Segment Start: Entries supplied

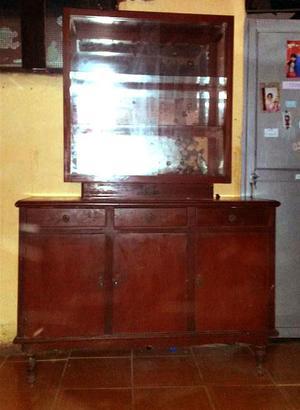Remato vitrina de madera 130 soles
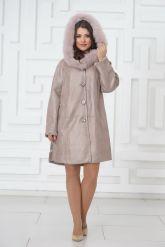 Жемчужное трапециевидное пальто из овчины. Фото 1.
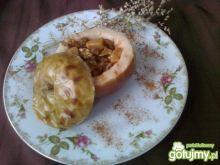 Pieczone jabłko z niespodzianką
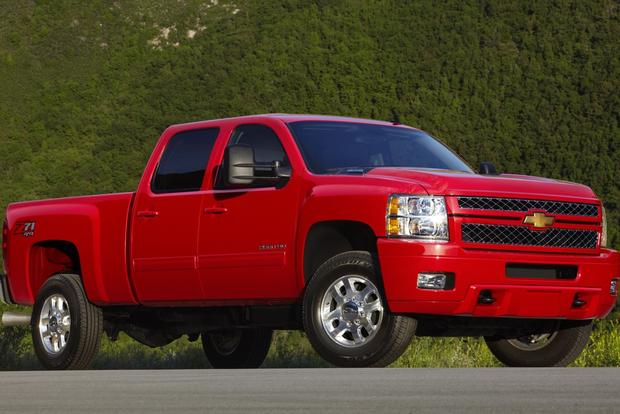 2012 Chevrolet Silverado 2500HD & 3500HD: New Car Review featured image large thumb2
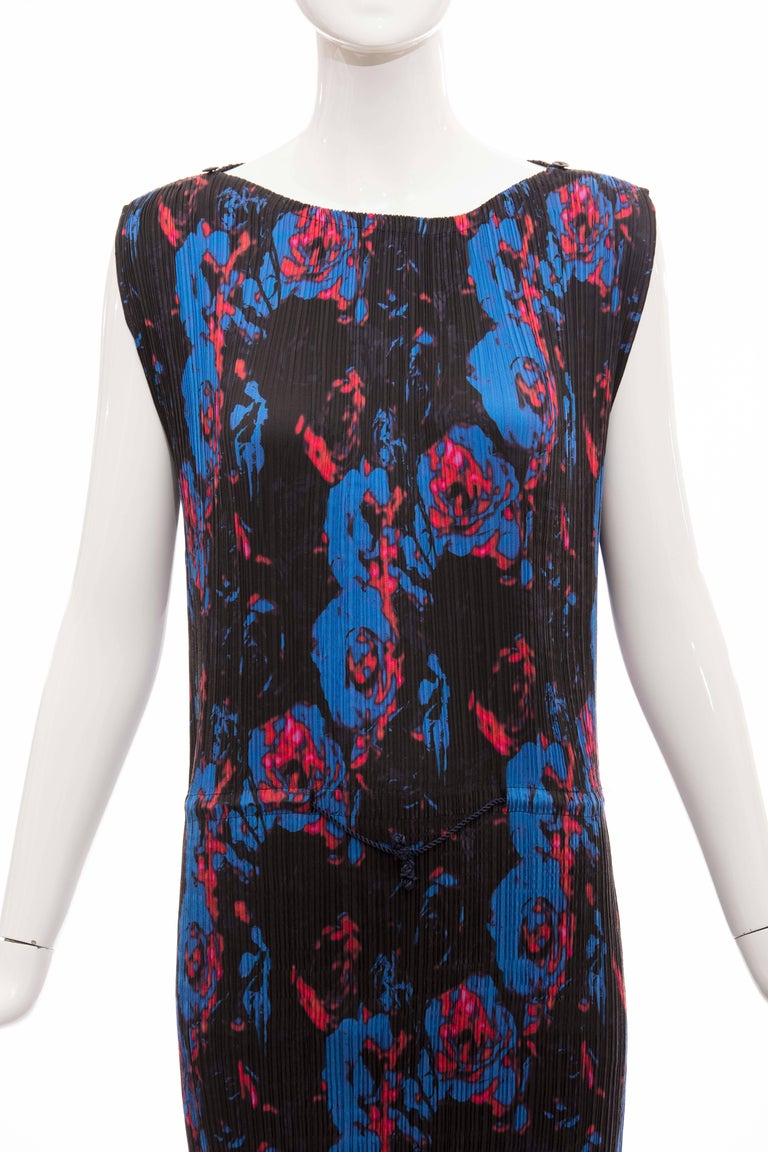 Issey Miyake Sleeveless Navy Blue Printed Silk Pleated Dress, Spring 2007 For Sale 1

Segment End: Entries supplied

When you copy the records above, keep every word exact but leave out the pictures.

Remato vitrina de madera 130 soles
 Жемчужное трапециевидное пальто из овчины. Фото 1.
 Pieczone jabłko z niespodzianką
 2012 Chevrolet Silverado 2500HD & 3500HD: New Car Review featured image large thumb2
 Issey Miyake Sleeveless Navy Blue Printed Silk Pleated Dress, Spring 2007 For Sale 1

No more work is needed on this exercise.